Passage to read:
1. Field of the Invention
The present invention relates generally to the provision of credit or loans to a consumer for engaging in credit-based transactions and, in particular, to a method, system and apparatus for providing a variable credit account to a consumer via a variety of communication methods, such as the telephone, electronically, by mail and at an in-store location.
2. Description of Related Art
In order to enable convenient purchases of goods and services by consumers, the financial service industry has developed many alternative payment methods that allow a consumer to engage in a transaction and receive goods and services on credit. For example, such alternative payment methods may include checks, ATM or debit cards, credit cards, charge cards, etc. In addition, these credit vehicles are able to be used on many platforms and via many communication methods and processes. For example, a credit or charge card may be used over the telephone, by mail order, electronically over the Internet or at an in-store location. The benefit of existing payment methods allow a consumer to move the point-of-sale (POS) from an in-store location to one's home. For example, a consumer may place an order from a catalog over the telephone and use a credit card or charge card to pay for the goods and/or services. A similar process can be used for mail orders.
Virtual commerce and the growth of the Internet as a medium for commerce have placed pressure on the payment options discussed above with respect to both convenience, transaction security and the profitability by the credit issuer. However, the consumer's convenience is paramount, and the Internet provides yet another POS, or option, to the consumer for purchasing goods and/or services via an alternative medium.
The consumer lending industry or credit issuer presently spends large amounts of money in hopes of successfully soliciting a consumer or customer to use a specific credit or loan vehicle, such as a credit card or charge card. Further, the consumer lending industry directly mails credit card offers to consumers at roughly fifty-cents per offer. Therefore, performing this marketing process through the mailbox can be costly. The consumer lending industry may also offer a credit card or charge card at an in-store location as the POS. While this is an available format, many consumers do not wish to engage in applying for a credit card at the in-store location, instead typically choosing to take the offer home and completing the application there. General utility credit cards have been offered on a limited basis at the in-store locations. While the industry has attempted to use this vehicle, the industry has suffered large monetary losses due to the inability to rate or index the consumer in a real-time basis. Therefore, the large quantity of offers for credit cards and similar credit accounts occurs through the mail.
Soliciting consumers to sign up for a credit card through the mail is not only costly, as discussed above, but the characteristics of the target or possible consumer is unknown ahead of time. This means that the vast majority of the mailed offers are never applied for or, in most circumstances, even read by the consumer. In part, this is due to the fact that just because one receives mail does not mean that he or she is the primary shopper or a target consumer in any case. Therefore, the consumer lending industry has just incurred a fifty-cent loss through untargeted marketing.

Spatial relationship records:

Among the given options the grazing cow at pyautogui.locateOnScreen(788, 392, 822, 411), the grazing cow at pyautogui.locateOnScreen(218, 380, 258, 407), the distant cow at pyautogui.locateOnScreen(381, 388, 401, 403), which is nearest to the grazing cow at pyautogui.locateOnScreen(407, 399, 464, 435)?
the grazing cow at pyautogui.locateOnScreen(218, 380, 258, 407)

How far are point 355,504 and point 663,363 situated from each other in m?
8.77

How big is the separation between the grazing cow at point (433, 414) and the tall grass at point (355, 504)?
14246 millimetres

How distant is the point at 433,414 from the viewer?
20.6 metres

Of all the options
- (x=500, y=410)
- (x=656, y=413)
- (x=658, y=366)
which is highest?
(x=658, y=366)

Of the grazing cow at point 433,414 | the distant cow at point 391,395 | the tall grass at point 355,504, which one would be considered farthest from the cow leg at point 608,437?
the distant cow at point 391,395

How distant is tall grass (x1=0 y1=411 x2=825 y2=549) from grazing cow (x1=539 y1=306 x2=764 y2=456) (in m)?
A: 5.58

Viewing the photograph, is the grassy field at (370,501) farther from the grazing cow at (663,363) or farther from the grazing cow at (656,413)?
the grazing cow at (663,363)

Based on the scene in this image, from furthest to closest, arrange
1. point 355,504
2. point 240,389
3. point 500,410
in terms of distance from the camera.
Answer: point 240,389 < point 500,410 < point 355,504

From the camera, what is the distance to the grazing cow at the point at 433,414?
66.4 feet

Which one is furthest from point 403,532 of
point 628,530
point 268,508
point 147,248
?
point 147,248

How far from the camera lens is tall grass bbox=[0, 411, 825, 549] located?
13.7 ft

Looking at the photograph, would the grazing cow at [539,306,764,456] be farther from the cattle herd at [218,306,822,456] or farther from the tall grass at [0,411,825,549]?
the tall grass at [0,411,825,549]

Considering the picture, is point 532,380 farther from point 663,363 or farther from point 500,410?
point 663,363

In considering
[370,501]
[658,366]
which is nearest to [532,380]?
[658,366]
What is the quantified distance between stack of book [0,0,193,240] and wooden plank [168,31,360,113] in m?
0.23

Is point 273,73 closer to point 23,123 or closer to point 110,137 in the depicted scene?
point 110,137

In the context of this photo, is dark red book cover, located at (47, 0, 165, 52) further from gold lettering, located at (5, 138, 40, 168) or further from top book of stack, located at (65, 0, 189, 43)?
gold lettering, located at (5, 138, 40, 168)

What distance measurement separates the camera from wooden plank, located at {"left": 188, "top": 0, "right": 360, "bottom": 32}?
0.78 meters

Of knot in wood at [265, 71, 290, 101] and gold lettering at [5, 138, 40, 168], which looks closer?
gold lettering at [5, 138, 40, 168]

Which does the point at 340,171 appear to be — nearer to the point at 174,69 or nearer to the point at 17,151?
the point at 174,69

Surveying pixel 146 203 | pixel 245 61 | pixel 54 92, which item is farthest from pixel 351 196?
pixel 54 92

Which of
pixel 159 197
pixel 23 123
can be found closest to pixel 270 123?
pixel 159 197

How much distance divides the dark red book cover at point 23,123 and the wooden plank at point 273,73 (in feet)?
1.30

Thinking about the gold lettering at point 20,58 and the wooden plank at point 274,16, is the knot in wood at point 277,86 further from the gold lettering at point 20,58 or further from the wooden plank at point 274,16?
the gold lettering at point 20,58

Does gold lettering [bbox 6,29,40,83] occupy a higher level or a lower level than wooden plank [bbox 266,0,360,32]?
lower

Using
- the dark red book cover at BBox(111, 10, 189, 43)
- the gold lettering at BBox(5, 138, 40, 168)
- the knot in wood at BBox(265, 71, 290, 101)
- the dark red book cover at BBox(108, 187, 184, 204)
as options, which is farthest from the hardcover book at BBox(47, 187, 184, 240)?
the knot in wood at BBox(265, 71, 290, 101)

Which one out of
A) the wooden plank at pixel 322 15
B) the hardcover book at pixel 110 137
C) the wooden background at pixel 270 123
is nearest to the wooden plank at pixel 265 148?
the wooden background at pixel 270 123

Task set:
**A)** According to the patent background, roughly how much does the consumer lending industry spend on each credit card offer it mails to consumers?
**B)** Rewrite the stretch of the patent background from "Soliciting consumers to" through "through untargeted marketing.", swapping "primary shopper" for "main shopper".

Solved tasks:
**A)** Roughly fifty cents per offer.

**B)**
Soliciting consumers to sign up for a credit card through the mail is not only costly, as discussed above, but the characteristics of the target or possible consumer is unknown ahead of time. This means that the vast majority of the mailed offers are never applied for or, in most circumstances, even read by the consumer. In part, this is due to the fact that just because one receives mail does not mean that he or she is the main shopper or a target consumer in any case. Therefore, the consumer lending industry has just incurred a fifty-cent loss through untargeted marketing.